▶ [REQUEST]: Lay out the part of the material that opens with the line containing "How far is the" and closes with the line containing "Answer: (x=183, y=354)" as a Markdown table with the columns Row and Line. Give each line its own numbered row and omit blank lines.

▶ [EXCERPTED RECORDS]:
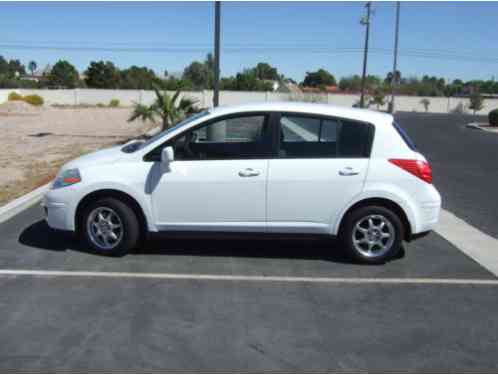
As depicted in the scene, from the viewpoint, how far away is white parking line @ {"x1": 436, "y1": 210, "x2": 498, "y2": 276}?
6.71 meters

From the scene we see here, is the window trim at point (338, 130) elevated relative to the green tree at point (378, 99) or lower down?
elevated

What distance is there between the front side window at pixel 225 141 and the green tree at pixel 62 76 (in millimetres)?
93319

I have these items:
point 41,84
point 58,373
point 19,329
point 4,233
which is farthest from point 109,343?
point 41,84

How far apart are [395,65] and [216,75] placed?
46118mm

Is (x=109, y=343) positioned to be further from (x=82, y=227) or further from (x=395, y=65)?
(x=395, y=65)

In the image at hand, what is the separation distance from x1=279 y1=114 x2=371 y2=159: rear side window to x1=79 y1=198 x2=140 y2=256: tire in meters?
1.85

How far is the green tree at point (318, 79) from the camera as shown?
4788 inches

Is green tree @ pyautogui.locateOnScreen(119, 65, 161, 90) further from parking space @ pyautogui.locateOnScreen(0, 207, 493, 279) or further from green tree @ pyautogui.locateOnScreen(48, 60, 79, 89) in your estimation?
parking space @ pyautogui.locateOnScreen(0, 207, 493, 279)

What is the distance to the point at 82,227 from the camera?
6551mm

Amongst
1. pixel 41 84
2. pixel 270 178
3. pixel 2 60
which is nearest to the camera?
pixel 270 178

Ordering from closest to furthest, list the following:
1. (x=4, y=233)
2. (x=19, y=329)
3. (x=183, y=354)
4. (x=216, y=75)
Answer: (x=183, y=354) → (x=19, y=329) → (x=4, y=233) → (x=216, y=75)

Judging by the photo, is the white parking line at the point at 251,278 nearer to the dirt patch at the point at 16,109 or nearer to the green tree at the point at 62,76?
the dirt patch at the point at 16,109

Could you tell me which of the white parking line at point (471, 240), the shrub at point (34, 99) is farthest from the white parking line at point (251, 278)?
the shrub at point (34, 99)

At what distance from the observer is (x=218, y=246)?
7.05m
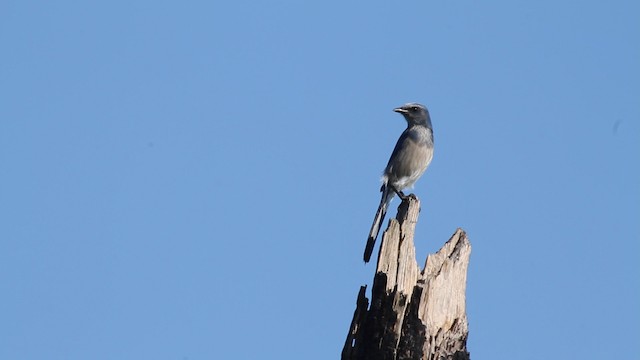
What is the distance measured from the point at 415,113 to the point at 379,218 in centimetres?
201

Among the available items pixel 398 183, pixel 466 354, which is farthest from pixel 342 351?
pixel 398 183

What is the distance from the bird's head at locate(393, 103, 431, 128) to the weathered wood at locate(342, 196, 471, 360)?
17.1ft

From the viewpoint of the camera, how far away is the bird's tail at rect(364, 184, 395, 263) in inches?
437

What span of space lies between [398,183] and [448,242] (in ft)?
14.4

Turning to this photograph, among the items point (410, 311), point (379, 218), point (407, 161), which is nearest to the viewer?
point (410, 311)

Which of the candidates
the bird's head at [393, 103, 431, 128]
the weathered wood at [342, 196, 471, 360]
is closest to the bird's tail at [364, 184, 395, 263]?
the bird's head at [393, 103, 431, 128]

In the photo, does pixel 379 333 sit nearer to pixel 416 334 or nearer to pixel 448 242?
pixel 416 334

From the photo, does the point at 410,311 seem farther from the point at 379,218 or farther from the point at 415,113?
the point at 415,113

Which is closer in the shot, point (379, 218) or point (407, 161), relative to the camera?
point (379, 218)

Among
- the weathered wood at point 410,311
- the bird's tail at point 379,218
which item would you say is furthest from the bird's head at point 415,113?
the weathered wood at point 410,311

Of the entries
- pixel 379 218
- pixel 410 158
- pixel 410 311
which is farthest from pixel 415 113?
pixel 410 311

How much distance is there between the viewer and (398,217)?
30.8ft

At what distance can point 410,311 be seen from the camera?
7969mm

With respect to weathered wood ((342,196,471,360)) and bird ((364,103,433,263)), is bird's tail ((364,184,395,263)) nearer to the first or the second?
bird ((364,103,433,263))
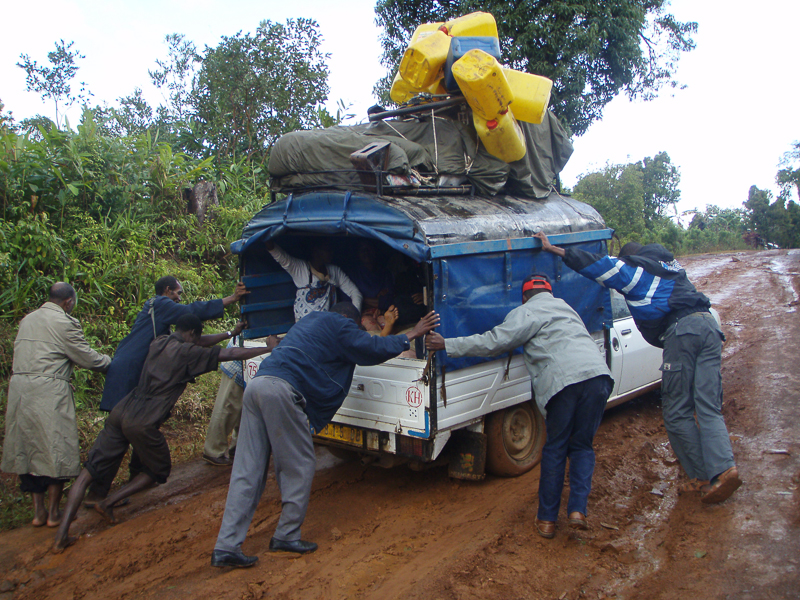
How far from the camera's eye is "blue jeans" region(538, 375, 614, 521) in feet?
12.3

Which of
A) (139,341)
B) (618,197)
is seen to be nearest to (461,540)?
(139,341)

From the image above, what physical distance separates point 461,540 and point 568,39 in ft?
33.8

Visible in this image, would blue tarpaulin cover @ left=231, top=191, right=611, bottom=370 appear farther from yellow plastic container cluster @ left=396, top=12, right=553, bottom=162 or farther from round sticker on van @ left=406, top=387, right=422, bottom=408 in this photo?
yellow plastic container cluster @ left=396, top=12, right=553, bottom=162

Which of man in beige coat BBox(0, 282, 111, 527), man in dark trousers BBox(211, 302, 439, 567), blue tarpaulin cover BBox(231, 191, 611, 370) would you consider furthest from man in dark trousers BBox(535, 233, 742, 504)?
man in beige coat BBox(0, 282, 111, 527)

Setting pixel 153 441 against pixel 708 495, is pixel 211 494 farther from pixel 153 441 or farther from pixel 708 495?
pixel 708 495

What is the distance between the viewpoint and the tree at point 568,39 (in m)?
11.4

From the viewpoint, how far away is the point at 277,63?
12633 millimetres

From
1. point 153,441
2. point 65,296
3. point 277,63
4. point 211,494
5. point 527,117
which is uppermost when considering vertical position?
A: point 277,63

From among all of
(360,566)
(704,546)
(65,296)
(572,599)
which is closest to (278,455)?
(360,566)

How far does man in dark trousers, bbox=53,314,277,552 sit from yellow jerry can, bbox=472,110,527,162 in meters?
2.42

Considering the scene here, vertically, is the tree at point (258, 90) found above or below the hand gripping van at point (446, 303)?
above

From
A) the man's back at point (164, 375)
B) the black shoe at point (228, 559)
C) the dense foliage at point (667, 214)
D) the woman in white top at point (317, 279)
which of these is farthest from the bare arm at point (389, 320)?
the dense foliage at point (667, 214)

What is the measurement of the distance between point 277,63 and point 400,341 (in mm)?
10485

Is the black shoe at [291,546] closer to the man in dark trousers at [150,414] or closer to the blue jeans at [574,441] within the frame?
the man in dark trousers at [150,414]
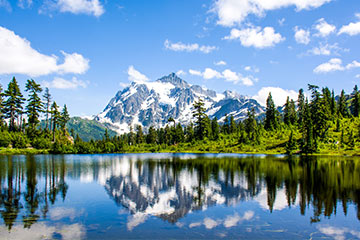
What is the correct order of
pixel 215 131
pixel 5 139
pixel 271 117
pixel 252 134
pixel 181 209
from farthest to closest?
pixel 215 131, pixel 271 117, pixel 252 134, pixel 5 139, pixel 181 209

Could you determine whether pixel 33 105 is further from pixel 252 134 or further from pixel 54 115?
pixel 252 134

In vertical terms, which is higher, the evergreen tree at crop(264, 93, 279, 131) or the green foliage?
the evergreen tree at crop(264, 93, 279, 131)

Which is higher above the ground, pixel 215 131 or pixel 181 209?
pixel 215 131

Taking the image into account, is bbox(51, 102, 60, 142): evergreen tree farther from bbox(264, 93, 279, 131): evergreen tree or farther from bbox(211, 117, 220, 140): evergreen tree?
bbox(264, 93, 279, 131): evergreen tree

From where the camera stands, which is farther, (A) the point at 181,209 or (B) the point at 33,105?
(B) the point at 33,105

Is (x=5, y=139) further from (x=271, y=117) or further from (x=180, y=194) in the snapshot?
(x=271, y=117)

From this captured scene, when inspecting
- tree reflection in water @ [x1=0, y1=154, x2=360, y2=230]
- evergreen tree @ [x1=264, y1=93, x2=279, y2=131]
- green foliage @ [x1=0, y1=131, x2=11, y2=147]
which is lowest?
tree reflection in water @ [x1=0, y1=154, x2=360, y2=230]

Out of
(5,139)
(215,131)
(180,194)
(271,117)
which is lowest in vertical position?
(180,194)

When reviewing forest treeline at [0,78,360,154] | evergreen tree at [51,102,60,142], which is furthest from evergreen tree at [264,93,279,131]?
evergreen tree at [51,102,60,142]

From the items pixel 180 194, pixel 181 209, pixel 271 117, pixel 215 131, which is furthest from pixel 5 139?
pixel 271 117

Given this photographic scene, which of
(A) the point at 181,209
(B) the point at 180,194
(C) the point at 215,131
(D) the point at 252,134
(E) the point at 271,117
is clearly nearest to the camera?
(A) the point at 181,209

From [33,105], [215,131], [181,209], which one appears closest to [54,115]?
[33,105]

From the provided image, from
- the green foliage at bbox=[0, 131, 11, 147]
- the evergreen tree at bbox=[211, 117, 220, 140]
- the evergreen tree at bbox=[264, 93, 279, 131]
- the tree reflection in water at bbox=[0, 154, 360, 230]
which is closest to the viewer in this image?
the tree reflection in water at bbox=[0, 154, 360, 230]

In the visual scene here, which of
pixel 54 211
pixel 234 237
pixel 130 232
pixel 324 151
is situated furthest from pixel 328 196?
pixel 324 151
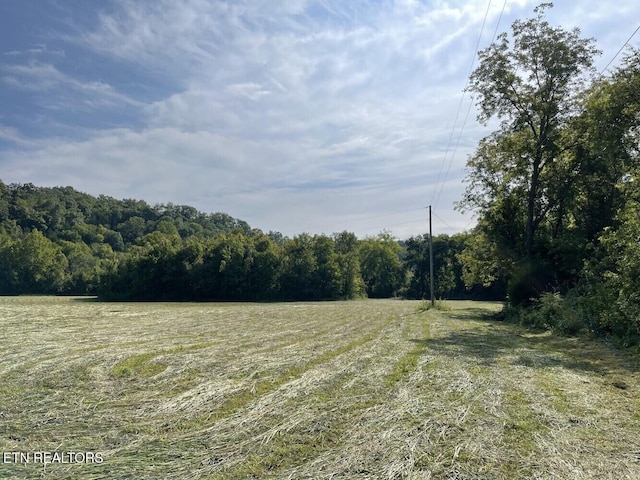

▶ [TASK SOLUTION]:
| Row | Line |
|---|---|
| 1 | How far is the green tree at point (318, 79) from the camera as shown? |
| 2 | 4788 inches |
| 3 | Is green tree @ pyautogui.locateOnScreen(119, 65, 161, 90) further from parking space @ pyautogui.locateOnScreen(0, 207, 493, 279) or further from green tree @ pyautogui.locateOnScreen(48, 60, 79, 89) in your estimation? |
| 4 | parking space @ pyautogui.locateOnScreen(0, 207, 493, 279) |
| 5 | What is the distance to the point at 82,227 from the camera? |
| 6 | 6551mm |
| 7 | Amongst |
| 8 | 1. pixel 41 84 |
| 9 | 2. pixel 270 178 |
| 10 | 3. pixel 2 60 |
| 11 | which is nearest to the camera? |
| 12 | pixel 270 178 |
| 13 | Ordering from closest to furthest, list the following: |
| 14 | 1. (x=4, y=233) |
| 15 | 2. (x=19, y=329) |
| 16 | 3. (x=183, y=354) |
| 17 | 4. (x=216, y=75) |
| 18 | Answer: (x=183, y=354) → (x=19, y=329) → (x=4, y=233) → (x=216, y=75) |